The VA’s experience also highlights the importance of mapping AI uses and classifying their risk. In health care, certain AI use cases are obviously safety‑critical; in law, the parallel category includes anything that could affect a person’s freedom, immigration status, financial security, public benefits, or professional license. Those use cases merit heightened safeguards: tighter access control, narrower scoping of AI tasks, periodic sampling of outputs for quality, and specific training for the lawyers who use them. Importantly, this is not a “big‑law only” discipline. Solo and small‑firm lawyers can implement proportionate governance with simple written policies, matter‑level notes showing how AI was used, and explicit conversations with clients where appropriate.

Critically, AI does not dilute core professional responsibility. If a generative system inserts fictitious cases into a brief or subtly mischaracterizes a statute, the duty of candor and competence still rests squarely on the attorney who signs the work product. The VA continues to hold clinicians responsible for patient care decisions, even when AI is used as a support tool; the law should be no different.
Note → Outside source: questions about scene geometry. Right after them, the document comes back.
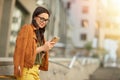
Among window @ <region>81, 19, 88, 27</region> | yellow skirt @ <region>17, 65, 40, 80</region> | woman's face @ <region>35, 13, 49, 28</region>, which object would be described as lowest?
yellow skirt @ <region>17, 65, 40, 80</region>

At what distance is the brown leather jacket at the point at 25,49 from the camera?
323 cm

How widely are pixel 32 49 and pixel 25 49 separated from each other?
0.09 m

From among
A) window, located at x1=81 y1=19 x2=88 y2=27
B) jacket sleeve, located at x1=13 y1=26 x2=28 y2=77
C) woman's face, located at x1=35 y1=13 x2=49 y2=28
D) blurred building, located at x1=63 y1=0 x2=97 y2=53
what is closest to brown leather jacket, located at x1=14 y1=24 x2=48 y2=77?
jacket sleeve, located at x1=13 y1=26 x2=28 y2=77

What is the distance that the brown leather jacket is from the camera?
3.23 meters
That reality should inform how lawyers describe AI use in engagement letters, how they supervise junior lawyers and staff, and how they respond when AI‑related concerns arise. In some situations, meeting ethical duties may require forthright client communication, corrective filings, and revisions to internal policies.

AI oversight starts at the desk: Lawyers must be able to interrogate model outputs, data quality, and risk signals—before technology impacts patient care.

The practical lesson from the VA’s AI warning is straightforward. The “human touch” in legal technology is not a nostalgic ideal; it is the safety mechanism that makes AI ethically usable at all. Lawyers who embrace AI while investing in governance—policies, training, and oversight calibrated to risk—will be best positioned to align with the ABA’s evolving guidance, satisfy courts and regulators, and preserve hard‑earned client trust. Those who treat AI as a magic upgrade and skip the hard work of oversight are, knowingly or not, accepting that their clients may become the test cases that reveal where the system fails. In a profession grounded in judgment, the real innovation is not adopting AI; it is designing a practice where human judgment still has the final word.